*** Supplied material ***

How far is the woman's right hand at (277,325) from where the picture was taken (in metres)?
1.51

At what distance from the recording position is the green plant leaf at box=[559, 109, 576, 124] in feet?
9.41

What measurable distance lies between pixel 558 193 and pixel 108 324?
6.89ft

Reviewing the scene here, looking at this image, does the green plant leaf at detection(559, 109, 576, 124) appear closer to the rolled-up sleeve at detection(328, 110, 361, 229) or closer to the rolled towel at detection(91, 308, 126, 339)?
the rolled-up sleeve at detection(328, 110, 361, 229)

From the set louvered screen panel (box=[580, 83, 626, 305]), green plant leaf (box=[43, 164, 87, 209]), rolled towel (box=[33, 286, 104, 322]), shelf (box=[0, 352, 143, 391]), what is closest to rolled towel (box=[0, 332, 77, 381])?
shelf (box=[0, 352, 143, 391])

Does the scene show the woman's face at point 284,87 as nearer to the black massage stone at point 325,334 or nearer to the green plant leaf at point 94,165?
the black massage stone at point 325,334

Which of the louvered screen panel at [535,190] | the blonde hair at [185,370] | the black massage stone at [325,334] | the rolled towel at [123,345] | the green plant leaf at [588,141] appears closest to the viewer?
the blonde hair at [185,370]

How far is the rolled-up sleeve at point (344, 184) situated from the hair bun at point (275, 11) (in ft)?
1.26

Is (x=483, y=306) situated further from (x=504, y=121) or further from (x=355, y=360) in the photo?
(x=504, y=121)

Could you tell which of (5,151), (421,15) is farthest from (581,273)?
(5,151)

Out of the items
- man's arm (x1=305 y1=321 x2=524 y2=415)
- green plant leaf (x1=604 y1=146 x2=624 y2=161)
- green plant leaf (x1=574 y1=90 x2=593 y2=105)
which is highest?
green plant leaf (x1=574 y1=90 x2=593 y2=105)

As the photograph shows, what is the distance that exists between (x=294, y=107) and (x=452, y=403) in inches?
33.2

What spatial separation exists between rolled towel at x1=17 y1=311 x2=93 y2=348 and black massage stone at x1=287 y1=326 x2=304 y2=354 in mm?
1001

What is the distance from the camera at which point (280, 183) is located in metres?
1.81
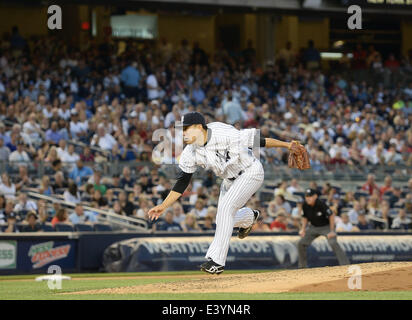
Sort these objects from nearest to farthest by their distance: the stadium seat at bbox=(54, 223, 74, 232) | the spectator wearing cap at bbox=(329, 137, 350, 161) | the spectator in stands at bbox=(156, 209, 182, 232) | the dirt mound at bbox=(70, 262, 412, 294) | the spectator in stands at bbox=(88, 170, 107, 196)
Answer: the dirt mound at bbox=(70, 262, 412, 294) → the stadium seat at bbox=(54, 223, 74, 232) → the spectator in stands at bbox=(156, 209, 182, 232) → the spectator in stands at bbox=(88, 170, 107, 196) → the spectator wearing cap at bbox=(329, 137, 350, 161)

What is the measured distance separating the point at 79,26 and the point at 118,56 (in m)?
3.70

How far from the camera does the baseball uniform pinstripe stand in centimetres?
1007

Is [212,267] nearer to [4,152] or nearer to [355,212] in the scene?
[4,152]

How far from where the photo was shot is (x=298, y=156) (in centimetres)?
1016

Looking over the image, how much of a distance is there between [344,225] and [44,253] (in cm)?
692

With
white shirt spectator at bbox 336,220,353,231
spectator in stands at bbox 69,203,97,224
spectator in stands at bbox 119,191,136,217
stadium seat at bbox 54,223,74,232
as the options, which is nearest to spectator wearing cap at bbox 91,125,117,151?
spectator in stands at bbox 119,191,136,217

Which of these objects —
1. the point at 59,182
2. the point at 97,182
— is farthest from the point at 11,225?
the point at 97,182

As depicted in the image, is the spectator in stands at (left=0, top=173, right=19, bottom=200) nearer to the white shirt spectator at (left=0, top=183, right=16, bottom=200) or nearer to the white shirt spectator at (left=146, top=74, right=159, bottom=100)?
the white shirt spectator at (left=0, top=183, right=16, bottom=200)

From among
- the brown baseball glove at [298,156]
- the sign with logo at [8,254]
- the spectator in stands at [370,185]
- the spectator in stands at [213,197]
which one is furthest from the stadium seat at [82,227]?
the brown baseball glove at [298,156]

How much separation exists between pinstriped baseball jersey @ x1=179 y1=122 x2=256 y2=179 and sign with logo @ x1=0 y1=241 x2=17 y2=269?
303 inches

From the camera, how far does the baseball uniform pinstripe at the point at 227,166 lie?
10.1 m

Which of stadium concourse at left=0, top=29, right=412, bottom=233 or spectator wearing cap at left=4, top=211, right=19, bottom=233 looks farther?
stadium concourse at left=0, top=29, right=412, bottom=233

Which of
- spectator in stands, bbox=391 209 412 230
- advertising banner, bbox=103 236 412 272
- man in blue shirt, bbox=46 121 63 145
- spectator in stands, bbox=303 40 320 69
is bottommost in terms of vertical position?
advertising banner, bbox=103 236 412 272
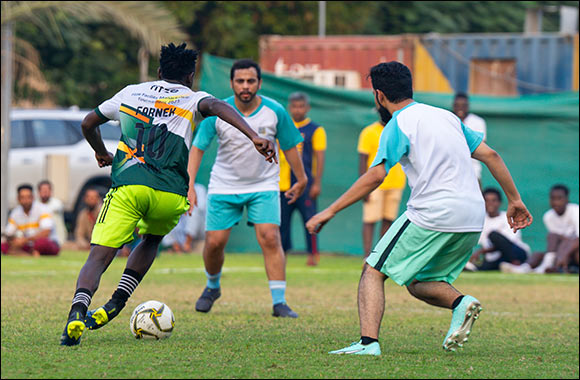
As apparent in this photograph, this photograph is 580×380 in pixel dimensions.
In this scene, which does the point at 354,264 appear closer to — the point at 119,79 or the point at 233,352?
the point at 233,352

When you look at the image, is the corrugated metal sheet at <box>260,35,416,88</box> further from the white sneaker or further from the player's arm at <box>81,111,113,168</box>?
the player's arm at <box>81,111,113,168</box>

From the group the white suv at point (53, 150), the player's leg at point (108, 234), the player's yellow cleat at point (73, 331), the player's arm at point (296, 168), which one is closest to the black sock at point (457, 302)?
the player's leg at point (108, 234)

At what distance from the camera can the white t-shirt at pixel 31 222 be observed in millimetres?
15422

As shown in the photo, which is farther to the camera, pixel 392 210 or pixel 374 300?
pixel 392 210

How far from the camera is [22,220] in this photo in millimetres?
15461

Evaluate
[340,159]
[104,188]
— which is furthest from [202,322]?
[104,188]

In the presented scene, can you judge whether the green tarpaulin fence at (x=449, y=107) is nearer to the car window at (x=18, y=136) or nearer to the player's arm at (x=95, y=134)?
the car window at (x=18, y=136)

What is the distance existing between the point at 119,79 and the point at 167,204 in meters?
21.6

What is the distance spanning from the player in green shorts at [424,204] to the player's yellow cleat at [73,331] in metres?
1.49

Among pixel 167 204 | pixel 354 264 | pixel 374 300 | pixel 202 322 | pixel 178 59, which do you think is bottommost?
pixel 354 264

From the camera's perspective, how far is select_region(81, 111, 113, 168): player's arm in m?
6.71

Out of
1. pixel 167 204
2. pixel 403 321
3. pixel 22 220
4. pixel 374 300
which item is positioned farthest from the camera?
pixel 22 220

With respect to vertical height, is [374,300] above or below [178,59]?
below

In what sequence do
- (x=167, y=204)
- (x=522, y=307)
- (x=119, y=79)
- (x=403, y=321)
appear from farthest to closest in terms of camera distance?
(x=119, y=79) < (x=522, y=307) < (x=403, y=321) < (x=167, y=204)
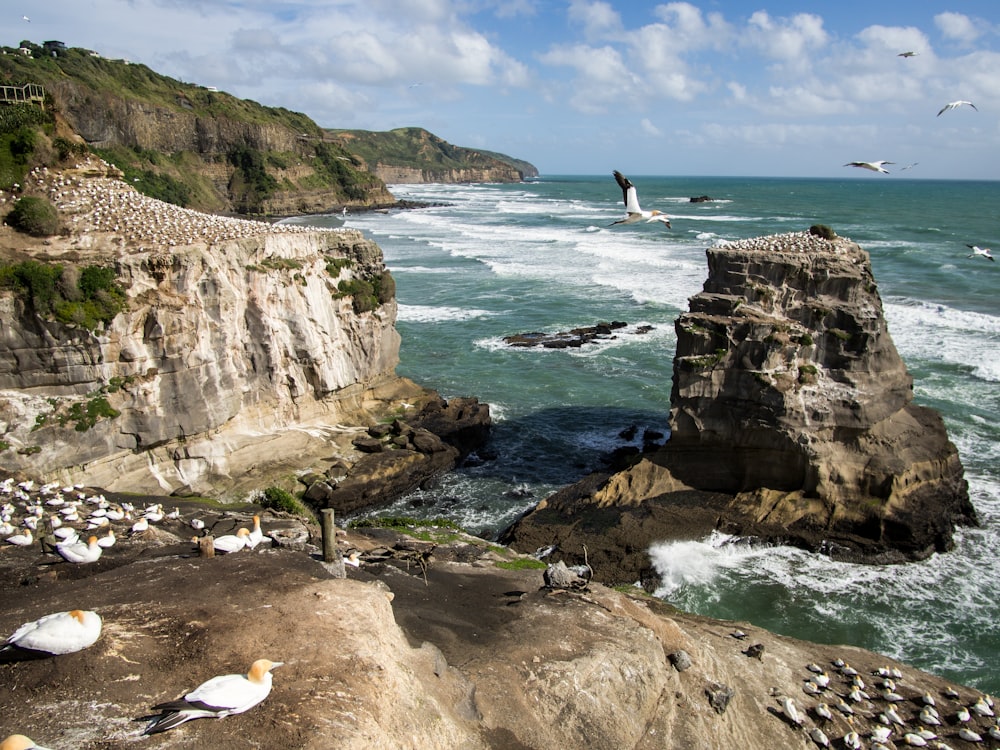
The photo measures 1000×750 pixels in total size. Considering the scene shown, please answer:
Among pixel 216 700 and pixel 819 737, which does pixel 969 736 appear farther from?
pixel 216 700

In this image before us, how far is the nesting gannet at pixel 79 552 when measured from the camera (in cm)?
1272

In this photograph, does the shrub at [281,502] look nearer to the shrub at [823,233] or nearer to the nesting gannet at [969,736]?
the nesting gannet at [969,736]

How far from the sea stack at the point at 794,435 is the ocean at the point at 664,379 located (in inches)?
39.4

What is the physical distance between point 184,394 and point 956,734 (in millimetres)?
21233

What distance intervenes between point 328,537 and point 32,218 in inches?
634

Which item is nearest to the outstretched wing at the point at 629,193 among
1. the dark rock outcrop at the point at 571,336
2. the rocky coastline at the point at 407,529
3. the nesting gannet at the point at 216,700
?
the rocky coastline at the point at 407,529

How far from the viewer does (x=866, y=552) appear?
21.2m

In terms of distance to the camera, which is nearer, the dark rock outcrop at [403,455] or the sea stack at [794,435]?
the sea stack at [794,435]

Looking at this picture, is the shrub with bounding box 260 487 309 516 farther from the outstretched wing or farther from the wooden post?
the outstretched wing

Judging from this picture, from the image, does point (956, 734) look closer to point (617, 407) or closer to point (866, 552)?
point (866, 552)

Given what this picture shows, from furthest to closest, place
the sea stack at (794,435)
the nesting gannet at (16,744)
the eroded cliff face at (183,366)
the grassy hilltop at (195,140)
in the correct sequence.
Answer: the grassy hilltop at (195,140) → the sea stack at (794,435) → the eroded cliff face at (183,366) → the nesting gannet at (16,744)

***

--- What is asked ---
Extract, exactly as they appear, the lines from the one containing "What distance intervenes" through the final line.

--- Worked answer ---
What distance intervenes between point 328,537 and point 32,218 in inches?
634

Which item is nearest to the outstretched wing at the point at 629,193 among
1. the dark rock outcrop at the point at 571,336
2. the rocky coastline at the point at 407,529
3. the nesting gannet at the point at 216,700
?
the rocky coastline at the point at 407,529

How far from the viewer does (x=866, y=552) appear?
21.2m

In terms of distance to the camera, which is nearer, the dark rock outcrop at [403,455] or the sea stack at [794,435]?
the sea stack at [794,435]

Looking at this picture, is the shrub with bounding box 260 487 309 516 farther from the outstretched wing or farther from the wooden post?
the outstretched wing

Judging from this picture, from the image, does point (956, 734) look closer to point (617, 407) or closer to point (866, 552)?
point (866, 552)

Given what this picture shows, from furthest to closest, place
the sea stack at (794,435)
the nesting gannet at (16,744)
the eroded cliff face at (183,366)
the grassy hilltop at (195,140)
in the correct sequence.
Answer: the grassy hilltop at (195,140) → the sea stack at (794,435) → the eroded cliff face at (183,366) → the nesting gannet at (16,744)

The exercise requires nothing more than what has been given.